## PROVIDED TEXT:
The study also found that there is a lack of access to formal education for Rohingya children, although non-governmental organisations have attempted to fill that gap by setting up refugee schools.

Remedying the crisis

In order to address the Rohingya refugees crisis and alleviate their suffering in Malaysia, the study has suggested a few steps to be considered by respective stakeholders.

Among the suggestions is to establish a national policy on refugees to ensure their rights are upheld, the think tank said.

“Due to the absence of legal measures to protect the rights of refugees in Malaysia, they are vulnerable to exploitation, especially when it comes to wages.

“As such, the national policy should include personal data collection to establish a refugee database by the Malaysian government, which encompasses healthcare services record, workplace, housing locations and financial information,” the think tank said. 

The think tank also said that access to quality education programmes is another important step that should be taken to counter and prevent violent extremism in the community.

## YOUR TASKS:
A: According to the passage on Rohingya refugees in Malaysia, what information should the proposed refugee database encompass? List every item.
B: According to the passage on Rohingya refugees in Malaysia, why does the think tank suggest establishing a national policy on refugees?
C: Reproduce everything in the passage on Rohingya refugees in Malaysia from "The study also" down to "upheld, the think tank said.".

## SUPPLIED MATERIAL:

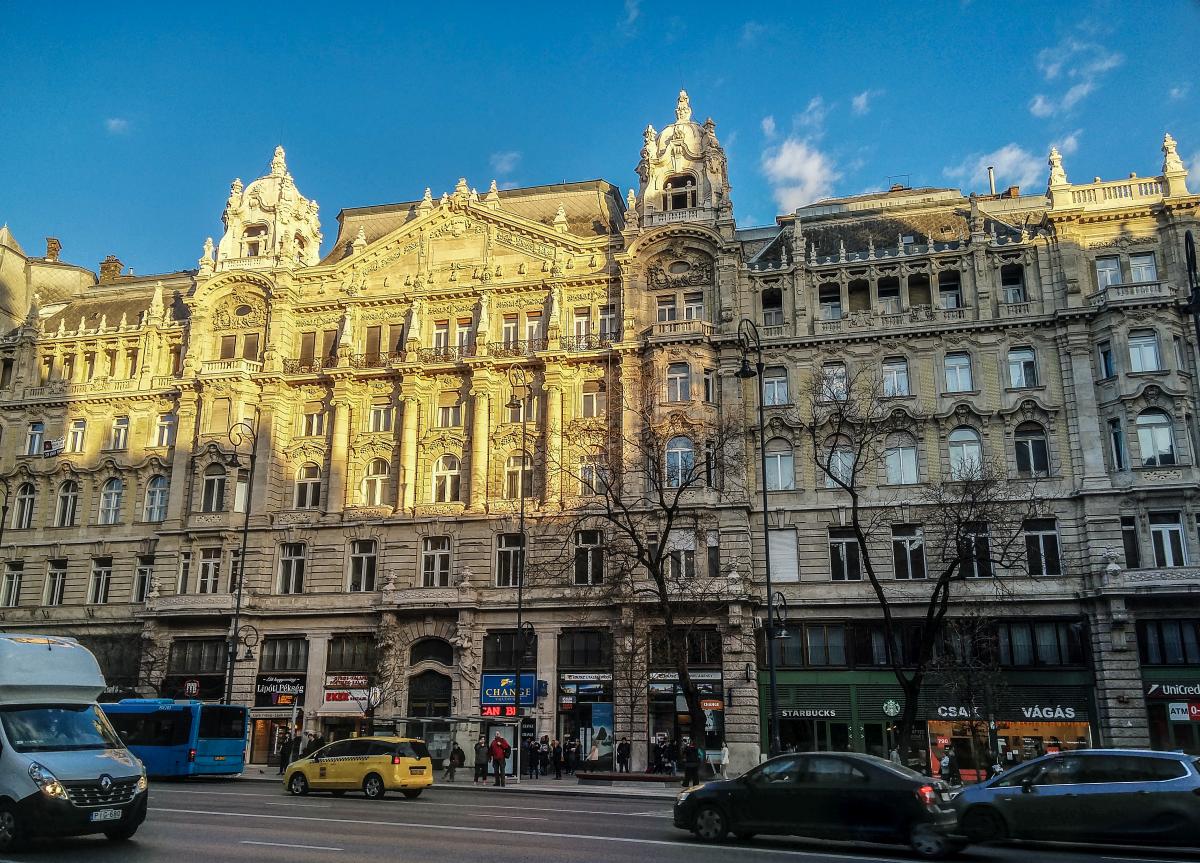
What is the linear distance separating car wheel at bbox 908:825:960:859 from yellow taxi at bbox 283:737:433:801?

## RESPONSES BY TASK:
A:
- Healthcare services record
- Workplace
- Housing locations
- Financial information

B: The think tank says there are no legal measures to protect the rights of refugees in Malaysia. This leaves them vulnerable to exploitation, especially in wages. A national policy would ensure that their rights are upheld.

C:
The study also found that there is a lack of access to formal education for Rohingya children, although non-governmental organisations have attempted to fill that gap by setting up refugee schools.

Remedying the crisis

In order to address the Rohingya refugees crisis and alleviate their suffering in Malaysia, the study has suggested a few steps to be considered by respective stakeholders.

Among the suggestions is to establish a national policy on refugees to ensure their rights are upheld, the think tank said.